7.5               II s'ensuit que le grief doit être rejeté. Partant, point n'est besoin d'examiner les autres griefs invoqués (causalité, dommage, etc.), qui supposent que la violation du devoir de diligence par l'intimé ait été admise, ce qui n'est pas le cas en l'espèce.

 

 

8.             

8.1              Au vu de ce qui précède, il y a lieu de rejeter l’appel.

 

8.2              La requête d'assistance judiciaire déposée par l’appelant doit être rejetée, dès lors que l'appel était dénué de toute chance de succès (117 let. b CPC). Par ailleurs, l'appelant ne saurait de toute manière être considéré comme indigent au sens de l’art. 117 let. a CPC. En effet, en tant qu’économiste d'entreprise de 47 ans, il affirme ne pas disposer de revenus d'une activité professionnelle. Il vit cependant à Lausanne dans l'appartement hérité (5 pièces de 156 m2), tout en déclarant une fortune immobilière de 430'733 fr. et un prêt hypothécaire de 500'000 fr. contracté en 2020. Il est par ailleurs propriétaire en [...] d'un terrain dont il estime la valeur à 36’733 fr., qu’il a déclaré au fisc comme logement secondaire à prépondérance privée.
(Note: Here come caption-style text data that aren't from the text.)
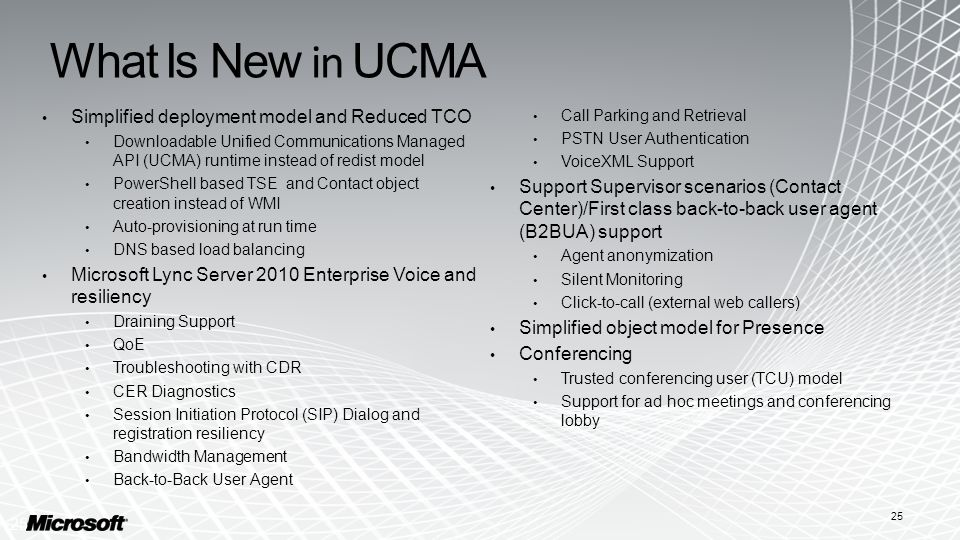 What Is New in UCMA Simplified deployment model and Reduced TCO Downloadable Unified Communications Managed API (UCMA) runtime instead of redist model PowerShell based TSE and Contact object creation instead of WMI Auto-provisioning at run time DNS based load balancing Microsoft Lync Server 2010 Enterprise Voice and resiliency Draining Support QoE Troubleshooting with CDR CER Diagnostics Session Initiation Protocol (SIP) Dialog and registration resiliency Bandwidth Management Back-to-Back User Agent Call Parking and Retrieval PSTN User Authentication VoiceXML Support Support Supervisor scenarios (Contact Center)/First class back-to-back user agent (B2BUA) support Agent anonymization Silent Monitoring Click-to-call (external web callers) Simplified object model for Presence Conferencing Trusted conferencing user (TCU) model Support for ad hoc meetings and conferencing lobby 25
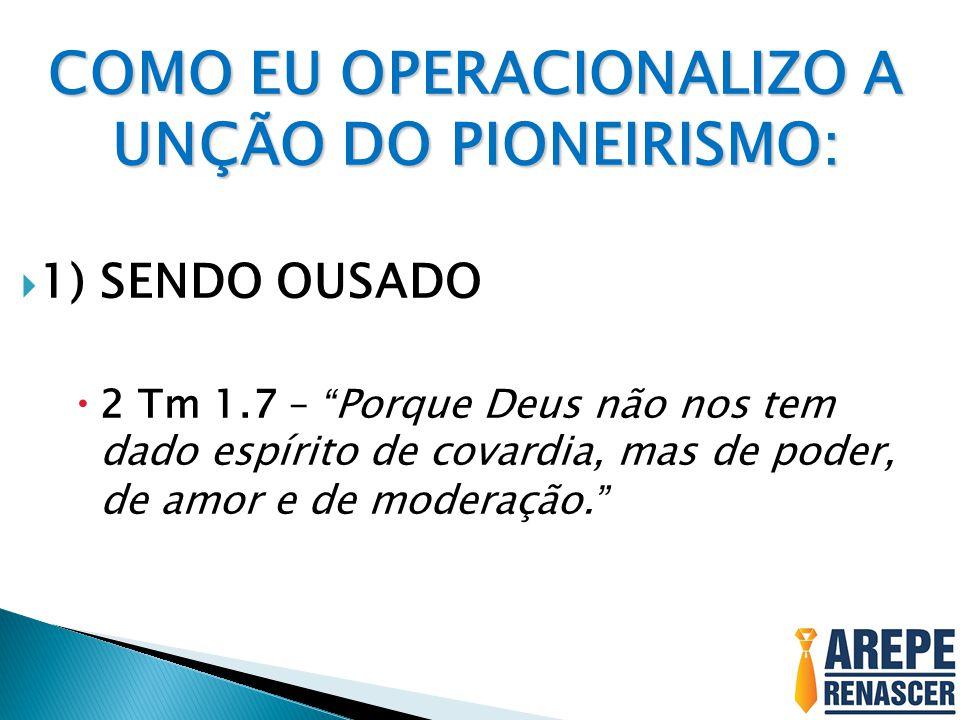 """COMO EU OPERACIONALIZO A UNÇÃO DO PIONEIRISMO:  1) SENDO OUSADO  2 Tm 1.7 – """"Porque Deus não nos tem dado espírito de covardia, mas de poder, de amo"""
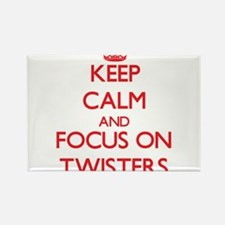 Keep Calm and focus on Twisters Magnets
Enfin, il a fait état de dettes de 109'237 fr. dans sa déclaration d'impôts de 2019, mais bénéficie d'un solde bancaire en sa faveur au 16 octobre 2020 de 173’234 fr. 06. Dans ces conditions, il n'apparaît pas que la condition de l'indigence soit remplie.

 

8.3              Vu l’issue du litige, les frais judiciaires, fixés à 4'974 fr. (art. 62 al. 1 et 2 TFJC [Tarif des frais judiciaires en matière civile du 28 septembre 2010; BLV 270.11.5), seront mis à la charge de l’appelant, qui succombe (art. 106 al. 1 CPC).

 

8.4              L’intimé n’ayant pas été invité à se déterminer sur l’appel, il n’y a pas lieu d’allouer des dépens.

 

 

 

Par ces motifs,

la Cour d’appel civile

prononce :

 

              I.              L’appel est rejeté.

 

              II.              Le jugement est confirmé.

 

              III.              La requête d’assistance judiciaire de l’appelant N.________ est rejetée.

 

              IV.              Les frais judiciaires de deuxième instance, arrêtés à 4'974 fr. (quatre mille neuf cent septante-quatre francs), sont mis à la charge de l’appelant N.________.

 

              V.              L’arrêt est exécutoire.

 

 

La présidente :               La greffière :

 

 

 

Du

 

              Le présent arrêt, dont la rédaction a été approuvée à huis clos, est notifié à :

 

‑              Me Alain Dubuis (pour N.________),

‑              Me François Roux (pour G.________),

 

              et communiqué, par l'envoi de photocopies, à :

 

‑              M. le Président de la Chambre patrimoniale cantonale.

 

 

 

              La Cour d’appel civile considère que la valeur litigieuse est supérieure à 30’000  francs.

 

 

 

              Le présent arrêt peut faire l'objet d'un recours en matière civile devant le Tribunal fédéral au sens des art. 72 ss LTF (loi du 17 juin 2005 sur le Tribunal fédéral – RS 173.110), le cas échéant d'un recours constitutionnel subsidiaire au sens des art. 113 ss LTF. Dans les affaires pécuniaires, le recours en matière civile n'est recevable que si la valeur litigieuse s'élève au moins à 15'000 fr. en matière de droit du travail et de droit du bail à loyer, à 30'000 fr. dans les autres cas, à moins que la contestation ne soulève une question juridique de principe (art. 74 LTF). Ces recours doivent être déposés devant le Tribunal fédéral dans les trente jours qui suivent la présente notification (art. 100 al. 1 LTF).